▶ Alıntı:
◇ ◇ ◇ ◇

TMK'nın “Durumun değişmesi” başlıklı 331. maddesi; “Durumun değişmesi halinde hakim, istem üzerine nafaka miktarını yeniden belirler veya nafakayı kaldırır”.
“Boşanma kararından sonra davacının mal varlığında ve gelirinde bir azalma olmadığı, kendi isteği ile işvereni ile ikale sözleşmesi imzalayarak iş sözleşmesine son verdiği, kendi işini kurduğu, protokol ile belirlenen iştirak nafakasının azaltılması için yasal bir neden bulunmadığı gibi hakkaniyetin de bunu gerektirmediği, başlangıçtaki dengenin gözetilmesi gerektiği sonucuna varılarak, davanın reddine karar verilmesi gerekirken; yanılgılı değerlendirme ve yasal olmayan gerekçeler ile, iştirak nafakasının azaltılmasına dair karar verilmesi doğru görülmemiş, bozmayı gerektirmiştir…”(Yargıtay Hukuk Genel Kurulu 14.11.2019 T., 2017/1513 E.,2019/1182 K.)

◇ ◇ ◇ ◇

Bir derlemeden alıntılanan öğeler
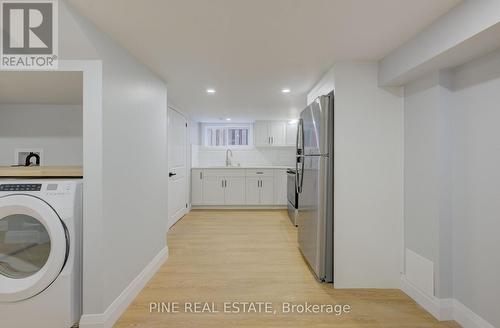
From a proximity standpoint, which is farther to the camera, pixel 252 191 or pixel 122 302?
pixel 252 191

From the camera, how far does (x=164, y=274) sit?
2561mm

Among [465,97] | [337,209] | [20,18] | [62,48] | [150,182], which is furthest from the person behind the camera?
[150,182]

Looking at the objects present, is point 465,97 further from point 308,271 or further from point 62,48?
point 62,48

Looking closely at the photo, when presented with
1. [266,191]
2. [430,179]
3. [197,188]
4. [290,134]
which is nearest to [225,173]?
[197,188]

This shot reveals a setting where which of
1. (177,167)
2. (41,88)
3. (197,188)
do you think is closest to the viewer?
(41,88)

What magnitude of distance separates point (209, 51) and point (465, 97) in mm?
1987

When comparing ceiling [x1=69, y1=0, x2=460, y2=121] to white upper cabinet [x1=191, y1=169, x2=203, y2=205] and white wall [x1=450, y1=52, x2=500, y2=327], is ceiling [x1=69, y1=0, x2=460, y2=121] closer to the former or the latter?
white wall [x1=450, y1=52, x2=500, y2=327]

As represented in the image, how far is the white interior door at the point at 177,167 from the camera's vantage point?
13.6 feet

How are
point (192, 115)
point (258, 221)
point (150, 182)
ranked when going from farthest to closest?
point (192, 115), point (258, 221), point (150, 182)

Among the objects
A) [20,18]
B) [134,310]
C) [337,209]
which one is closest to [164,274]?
[134,310]

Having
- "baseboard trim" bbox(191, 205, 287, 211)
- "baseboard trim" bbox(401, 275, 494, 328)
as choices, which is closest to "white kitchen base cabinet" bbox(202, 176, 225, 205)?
"baseboard trim" bbox(191, 205, 287, 211)

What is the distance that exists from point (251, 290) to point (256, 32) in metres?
2.18

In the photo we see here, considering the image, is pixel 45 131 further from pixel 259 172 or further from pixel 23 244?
pixel 259 172

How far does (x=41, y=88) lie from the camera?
6.38 feet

◇ ◇ ◇ ◇

▶ Görev Özeti: Nafakanın değiştirilmesine ilişkin metnin devamını, son cümleden sonra gelecek şekilde yazın. Öğeler, nafakanın değiştirilmesine ilişkin metinden farklı bir kaynaktan alınmıştır.

▶ Alıştırma Yanıtı:
Müşterek çocuk için hükmedilen iştirak nafakasının ödenmemesi halinde çocuğun velayeti kendisinde bulunan taraf, iştirak nafakasını ödemeyen nafaka yükümlüsüne yönelik İcra takibi başlatabilir. Ayrıca nafaka alacaklısı, şikayet tarihinden geriye yönelik 3 aylık ödenmeyen iştirak nafakası için şikayette bulunabilir.
İştirak nafakasına kararın kesinleşmesinden itibaren geçerli olmak üzere yasal faiz uygulanır. İştirak nafakasına uygulanacak faiz, her bir aya ilişkin nafakanın ait olduğu ayda ödenmemesi halinde işlemeye başlar.
“…Tarafların gerçekleşen sosyal ve ekonomik durumlarına, nafakanın niteliğine, günün ekonomik koşullarına göre ortak çocuklar 2004 doğumlu Mutlu ve 2016 doğumlu ...'in ihtiyaçlarına nazaran takdir edilen iştirak nafakası azdır. Mahkemece Türk Medeni Kanunu'nun 4 üncü maddesindeki hakkaniyet ilkesi de dikkate alınarak daha uygun nafakaya hükmedilmesi gerekir. Bu yön gözetilmeden yazılı şekilde hüküm kurulması usul ve kanuna aykırı olup, bozmayı gerektirmiştir…” (Yargıtay 2. Hukuk Dairesi T. 13.12.2021, 2021/8556 E., 2021/9484 K.)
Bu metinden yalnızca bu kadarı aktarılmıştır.